The system I was testing is a complex of network services build on top of Pythomnic platform with multiple Python processes scattered across multiple servers and intertwined together in redundant and fault-tolerant fashion. When it's live, it's going to be the billing hub service for the bank where I work. It has to deal with all sorts of payments to all sorts of providers. And so my job is to build a system to which modules for specific providers will be plugged later. It is also transferring money, so it'd better be reliable.
Someday I'm going to describe the design of that system as a case-study for Pythomnic and publish it on its web site. That will be, but for now, here is my recipe for the best testing:
Stress + failure injection + randomness
Stress: don't spare the system you are testing. The users will not. Give it as high load as it can handle and then some. It's no problem if it breaks now, but the amount of problems (not always bugs) that are revealed under unbearable load is surprising.
Failure injection: don't expect the problems to happen just because you are testing. Make them happen. Break stuff. Insert something like:
if random() < 0.01:
raise Exception("failure before provider request")
if random() < 0.001:
raise Exception("provider request hangs")
result = provider_request()
if random() < 0.01:
raise Exception("failure after provider request")
Insert it all over the place. Well, there is no point inserting failures between each two statements, it quickly gets cumbersome, but you should decorate each "external" call with such injected failure frame. It may be a database request, a specific API call etc.

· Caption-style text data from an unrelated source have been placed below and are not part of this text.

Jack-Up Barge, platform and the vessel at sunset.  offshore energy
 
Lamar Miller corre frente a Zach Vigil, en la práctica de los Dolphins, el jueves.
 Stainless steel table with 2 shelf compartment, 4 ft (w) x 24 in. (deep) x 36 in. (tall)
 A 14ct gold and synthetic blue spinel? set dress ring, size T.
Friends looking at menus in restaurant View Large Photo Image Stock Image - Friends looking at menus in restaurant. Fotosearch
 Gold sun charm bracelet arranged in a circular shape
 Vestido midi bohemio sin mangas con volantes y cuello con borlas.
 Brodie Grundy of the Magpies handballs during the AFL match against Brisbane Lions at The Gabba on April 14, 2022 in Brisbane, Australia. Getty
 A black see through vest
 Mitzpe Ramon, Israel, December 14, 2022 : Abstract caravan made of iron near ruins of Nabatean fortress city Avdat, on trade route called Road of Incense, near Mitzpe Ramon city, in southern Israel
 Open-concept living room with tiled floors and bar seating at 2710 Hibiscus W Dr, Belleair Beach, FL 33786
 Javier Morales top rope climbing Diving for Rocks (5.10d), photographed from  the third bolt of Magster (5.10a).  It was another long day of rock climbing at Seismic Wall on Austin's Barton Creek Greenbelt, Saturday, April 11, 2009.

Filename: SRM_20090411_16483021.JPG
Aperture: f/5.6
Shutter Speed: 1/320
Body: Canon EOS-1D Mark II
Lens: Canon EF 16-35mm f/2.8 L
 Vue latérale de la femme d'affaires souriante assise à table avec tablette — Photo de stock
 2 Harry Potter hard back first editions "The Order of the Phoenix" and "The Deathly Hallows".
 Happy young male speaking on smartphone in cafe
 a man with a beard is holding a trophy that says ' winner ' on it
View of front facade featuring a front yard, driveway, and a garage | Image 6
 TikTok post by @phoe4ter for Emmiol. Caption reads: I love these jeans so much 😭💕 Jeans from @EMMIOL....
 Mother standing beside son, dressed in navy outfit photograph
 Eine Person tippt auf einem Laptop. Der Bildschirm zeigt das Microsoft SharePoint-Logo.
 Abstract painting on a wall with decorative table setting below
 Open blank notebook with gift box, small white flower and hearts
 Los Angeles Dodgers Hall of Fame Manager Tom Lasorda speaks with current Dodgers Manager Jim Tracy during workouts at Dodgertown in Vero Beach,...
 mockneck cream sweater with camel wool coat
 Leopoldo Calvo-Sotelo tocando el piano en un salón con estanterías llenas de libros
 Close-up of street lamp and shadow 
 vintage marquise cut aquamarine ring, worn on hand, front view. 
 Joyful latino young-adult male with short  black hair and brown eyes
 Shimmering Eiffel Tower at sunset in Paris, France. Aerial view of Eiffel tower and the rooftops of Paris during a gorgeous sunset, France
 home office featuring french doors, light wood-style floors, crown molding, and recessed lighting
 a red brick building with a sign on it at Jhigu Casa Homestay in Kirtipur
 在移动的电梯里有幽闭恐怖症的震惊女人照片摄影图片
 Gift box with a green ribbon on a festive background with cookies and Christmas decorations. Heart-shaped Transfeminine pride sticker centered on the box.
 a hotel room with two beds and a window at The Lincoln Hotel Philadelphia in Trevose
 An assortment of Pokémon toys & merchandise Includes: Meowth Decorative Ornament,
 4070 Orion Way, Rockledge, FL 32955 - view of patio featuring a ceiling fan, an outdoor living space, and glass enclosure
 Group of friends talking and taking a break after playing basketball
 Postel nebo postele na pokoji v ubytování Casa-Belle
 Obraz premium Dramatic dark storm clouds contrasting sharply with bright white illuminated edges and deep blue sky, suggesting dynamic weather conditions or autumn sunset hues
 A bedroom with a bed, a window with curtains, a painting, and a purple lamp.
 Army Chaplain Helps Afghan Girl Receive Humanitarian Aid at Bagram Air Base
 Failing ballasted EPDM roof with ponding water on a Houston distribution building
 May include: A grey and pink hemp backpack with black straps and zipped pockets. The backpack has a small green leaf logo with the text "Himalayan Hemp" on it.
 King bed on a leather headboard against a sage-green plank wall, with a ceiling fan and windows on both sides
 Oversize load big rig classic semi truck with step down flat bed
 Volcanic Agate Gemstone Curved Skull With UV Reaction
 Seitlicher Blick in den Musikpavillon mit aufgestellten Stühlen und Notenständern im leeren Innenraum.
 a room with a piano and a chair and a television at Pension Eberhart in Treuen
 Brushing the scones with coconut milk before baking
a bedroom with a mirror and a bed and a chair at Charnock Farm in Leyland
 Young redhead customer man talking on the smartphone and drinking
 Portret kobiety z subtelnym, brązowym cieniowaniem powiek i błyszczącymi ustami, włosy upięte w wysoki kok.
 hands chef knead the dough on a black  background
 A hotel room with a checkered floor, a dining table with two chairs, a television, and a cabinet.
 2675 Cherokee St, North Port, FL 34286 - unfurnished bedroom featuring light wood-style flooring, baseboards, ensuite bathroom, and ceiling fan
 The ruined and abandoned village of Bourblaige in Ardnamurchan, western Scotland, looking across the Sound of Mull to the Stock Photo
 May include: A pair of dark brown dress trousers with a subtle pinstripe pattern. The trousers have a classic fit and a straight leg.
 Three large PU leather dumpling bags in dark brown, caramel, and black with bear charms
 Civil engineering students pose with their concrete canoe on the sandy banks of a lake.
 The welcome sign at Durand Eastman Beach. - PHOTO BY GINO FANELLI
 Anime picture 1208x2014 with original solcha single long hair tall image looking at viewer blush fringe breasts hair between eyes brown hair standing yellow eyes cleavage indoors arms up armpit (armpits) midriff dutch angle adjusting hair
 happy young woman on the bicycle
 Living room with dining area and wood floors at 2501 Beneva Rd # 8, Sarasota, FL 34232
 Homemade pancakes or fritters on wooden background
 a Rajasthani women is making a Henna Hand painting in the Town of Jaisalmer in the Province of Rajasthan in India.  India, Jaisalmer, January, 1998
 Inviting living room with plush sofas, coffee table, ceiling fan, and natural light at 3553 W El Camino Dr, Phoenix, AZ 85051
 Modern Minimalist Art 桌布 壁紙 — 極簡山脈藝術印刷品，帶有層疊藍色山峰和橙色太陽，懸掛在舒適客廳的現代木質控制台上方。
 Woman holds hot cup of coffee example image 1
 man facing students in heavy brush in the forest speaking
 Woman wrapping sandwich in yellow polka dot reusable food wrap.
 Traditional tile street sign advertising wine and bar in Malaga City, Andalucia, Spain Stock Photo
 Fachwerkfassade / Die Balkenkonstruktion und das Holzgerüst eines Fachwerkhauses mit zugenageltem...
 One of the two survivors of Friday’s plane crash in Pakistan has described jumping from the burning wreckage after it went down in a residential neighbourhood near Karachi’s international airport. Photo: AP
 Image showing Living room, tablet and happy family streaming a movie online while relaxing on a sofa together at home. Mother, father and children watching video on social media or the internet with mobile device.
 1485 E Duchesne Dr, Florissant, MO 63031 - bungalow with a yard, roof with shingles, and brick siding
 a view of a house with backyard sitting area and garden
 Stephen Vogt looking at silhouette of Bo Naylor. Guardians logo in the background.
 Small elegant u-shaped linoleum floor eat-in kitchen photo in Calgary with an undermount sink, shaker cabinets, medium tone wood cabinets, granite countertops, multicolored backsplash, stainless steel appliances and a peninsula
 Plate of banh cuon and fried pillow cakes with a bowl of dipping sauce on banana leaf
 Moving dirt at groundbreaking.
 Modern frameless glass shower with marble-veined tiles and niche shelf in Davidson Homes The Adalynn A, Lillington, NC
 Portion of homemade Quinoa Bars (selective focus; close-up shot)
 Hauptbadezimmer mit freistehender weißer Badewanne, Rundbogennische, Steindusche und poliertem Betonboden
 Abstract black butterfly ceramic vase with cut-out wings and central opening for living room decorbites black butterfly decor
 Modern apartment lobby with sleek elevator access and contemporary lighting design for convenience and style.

Randomness: that's my favourite part, in testing, you can't beat randomness. You would never make up such a combination of failures that random() would. Make sure your random switches cover all the major code paths and let it running for a while. If it succeeds you can be pretty certain the system is working. To be sure, such random testing may not catch all of the special border cases in each of the modules, but for load testing - it's invaluable.